GIs in Iraq bind one of the women in their unit.
On the bright side, they're really bad at it.
Worth a look just because it's such a good example of why "'No' means 'no'" is a good rule to inculcate. She doesn't want to be bound, but her "no" is pretty clearly of the "but I'll play along" variety. Rules take some of the fun and nuance out of human interaction, but because we recognize that lots of women still don't feel comfortable with an angry "no," we use a rule to make up the difference. Slightly sexist, but there's no reason we can't get women to be more comfortable with sticking up for themselves while also telling guys to follow the rule.

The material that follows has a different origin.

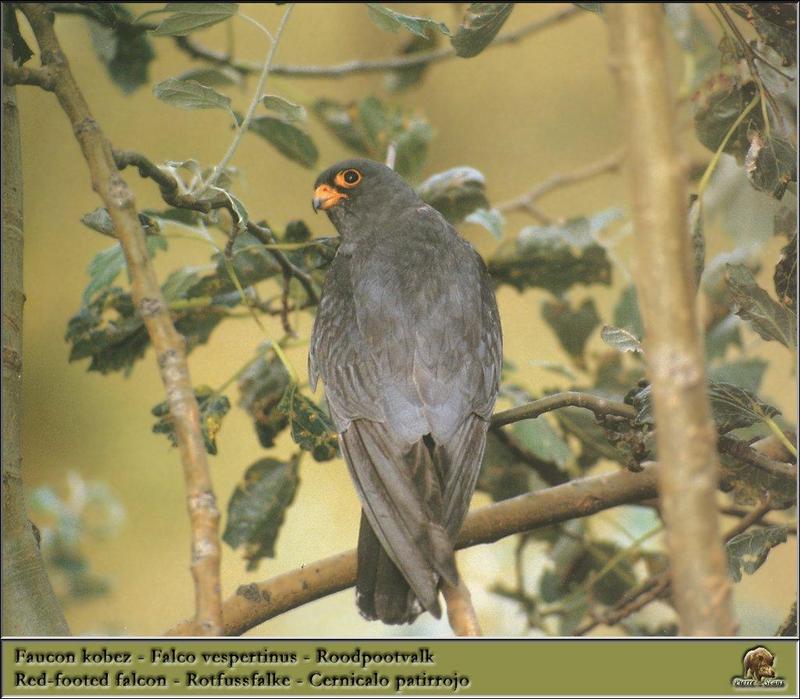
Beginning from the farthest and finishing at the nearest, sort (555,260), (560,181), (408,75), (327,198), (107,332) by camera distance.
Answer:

The iGallop. Be sure to check out the interactive media. As Ray observes, it was always possible to build one's own Sybian, but now it seems that the cost of entry (so to speak) has been substantially reduced, since one of these iGallup things is about 37% the cost of a Sybian, and they've done the difficult work for you.
Sen. Patrick Leahy of Vermont, who is expected to become chairman [of the Senate judiciary Committee], confirmed Thursday that he is drafting a bill to undo portions of a recently passed law that prevent terrorism detainees from going to federal court to challenge the government's right to hold them indefinitely....
Many Democrats opposed the Military Commissions Act largely because of the language that prevents detainees from challenging their confinement. Some also had concerns about the definition of torture in the law, with critics complaining that certain procedures that could be described as torture were not categorically outlawed....
Leahy, who was among the 32 Democrats who voted against the bill, has been the most outspoken critic of the restrictions on habeas corpus.
"It was crazy," he said during an interview broadcast Wednesday on National Public Radio. "After 200 years of habeas corpus, we threw it out after just a few hours of debate."
He has also voiced concern that the bill allows the White House to determine what kinds of coercive interrogation procedures are off-limits.